Complete the following
1. Quote the thread about newly bought fish and a crayfish, starting with "which I know" and going on through "15-20 bucks each.".
2. In the thread about newly bought fish and a crayfish, why did Innes end up buying a rock along with the crayfish?
3. Continue the thread about newly bought fish and a crayfish from its last post.

Text section
◇ ◇ ◇ ◇ ◇

# My new fish + crustation



## Innes (Jan 13, 2003)

I just got some new things, I got:
*2x_Dermogenys pusilla sumatrana_ (Silver halfbeak)
















*1x_Mastacembelus erythrotaenia_ (Fire eel)









*6x_Gymnocorymbus ternetzi_ (Black widow tetra)









*6x_Paracheirodon innesi_ (Neon tetra)









*1x_Corydoras panda_ (Panda cory)









*1x_Procambarus paeninsulanus_ (Blue crayfish) - which has hidden in a rock the whole time I have owned it, it was in the rock in the shop and the woman was not going to sell it to me as she couldnt get it out, so I bought the rock and the crafish, so I am not sure that it is this particular species yet - lol

















*note - these are not my pics, they are just showing off the species

I also picked up a flying carpet thing for the airpump, a 3D background sheet and an amazing book with 4,600 color photos of differant fish species so I am a happy chappy


----------



## Judazzz (Jan 13, 2003)

Damn, that's some serious shopping you did, Innes: very nice








I haven't gone to an lfs for more than 10 days now: I feel withdrawal


----------



## Innes (Jan 13, 2003)

Thanks Juda, Luckely my dad took his credit card with him









but unfortunatly I will be the one who ends up paying for all of this stuff, and the crayfish cost £9,50







which I know is way overpriced, but it is only the second time I have seen crayfish for sale so it was worth it - I hope, I still havn't seen it yet


----------



## piranha45 (Apr 8, 2003)

they sell blue crayfish at my LFSes too. They are WAY overpriced-- 15-20 bucks each.


----------



## thePACK (Jan 3, 2003)

fire eel ....nice choice


----------



## Judazzz (Jan 13, 2003)

Innes said:


> Luckely my dad took his credit card with him


 Dad + Credit Card =


----------



## Innes (Jan 13, 2003)

thePACK said:


> fire eel ....nice choice


 I knew you would like it, I have wanted one for years (about 10-13 years) it is the first time I have ever seen one for sale before and it is really small - about 2" long, were my tyre track is 10" (luckely not in the same tank)


----------



## NIKE (Jan 27, 2003)

wow innes thats awesome







so i bought the rock ROFL smart thinking







it's a good thing he wasn't hidding in the gravel, you would have had to buy the tank







j/k one of those fish, had your name in it (tetra) cool hehehe


----------



## RhomZilla (Feb 12, 2003)

Nice p/u Innes..

◇ ◇ ◇ ◇ ◇

Provided data
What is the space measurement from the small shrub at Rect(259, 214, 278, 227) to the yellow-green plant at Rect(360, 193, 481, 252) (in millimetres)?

◇ ◇ ◇ ◇ ◇

Responses
1.
which I know is way overpriced, but it is only the second time I have seen crayfish for sale so it was worth it - I hope, I still havn't seen it yet


----------



## piranha45 (Apr 8, 2003)

they sell blue crayfish at my LFSes too. They are WAY overpriced-- 15-20 bucks each.

2. The crayfish was hiding in the rock at the shop, and the woman wouldn't sell it because she couldn't get it out.

3.
I had a blue and red lobster once.. lil bro took it out of the feeder tank and was playing with it on dirt, left both in the backyard sun.. next thing you know.. dead.







Punkass..


----------



## Innes (Jan 13, 2003)

NIKE said:


> wow innes thats awesome
> 
> 
> 
> ...


 lol the rock cost me £2.50 and the crayfish has never went more than 2cm away from it - I am pleased as it obviously loves it

also Paracheirodon innesi (Neon tetra)








My mum told me once that this species was discoverd by an Innes - but it wasn't me








Nice fish though







they used to be banned from fish contests as they have such amazing colors - go figure what happend when they discoverd cardinal tetras











> Nice p/u Innes..
> 
> I had a blue and red lobster once.. lil bro took it out of the feeder tank and was playing with it on dirt, left both in the backyard sun.. next thing you know.. dead.
> 
> ...


Kick your bro in the nuts from me


----------



## pcrose (Mar 9, 2003)

very nice pics I especially like your lobster, got any names?


----------



## Innes (Jan 13, 2003)

its a crayfish, and I havn't named them yet........perhaps I will call the crayfish Pablo
and the eel Bill.


----------



## pcrose (Mar 9, 2003)

why with the ordinary names


----------



## bgshortys (Apr 7, 2003)

is that eel fw?


----------



## Innes (Jan 13, 2003)

I like those names, and yes the eel is freshwater, I think they can also live in brackish water, but I only have 1 tablespoon of salt per 5 gallons


----------



## pcrose (Mar 9, 2003)

whatever works for you and I think most eels are fw andbw.


----------



## unxchange (Mar 4, 2003)

Innes, how's the blue lobster acting with your community setup? There are a couple at the LFS, I have been thinking of getting one.


----------



## Innes (Jan 13, 2003)

unxchange said:


> Innes, how's the blue lobster acting with your community setup? There are a couple at the LFS, I have been thinking of getting one.


 it is in with my smallest fishes and it is pretty good, it has nipped the angels tails a couple of times, but nothing to worry about - I would seirously reccomend getting one


----------



## Glowin_Navi (Apr 21, 2003)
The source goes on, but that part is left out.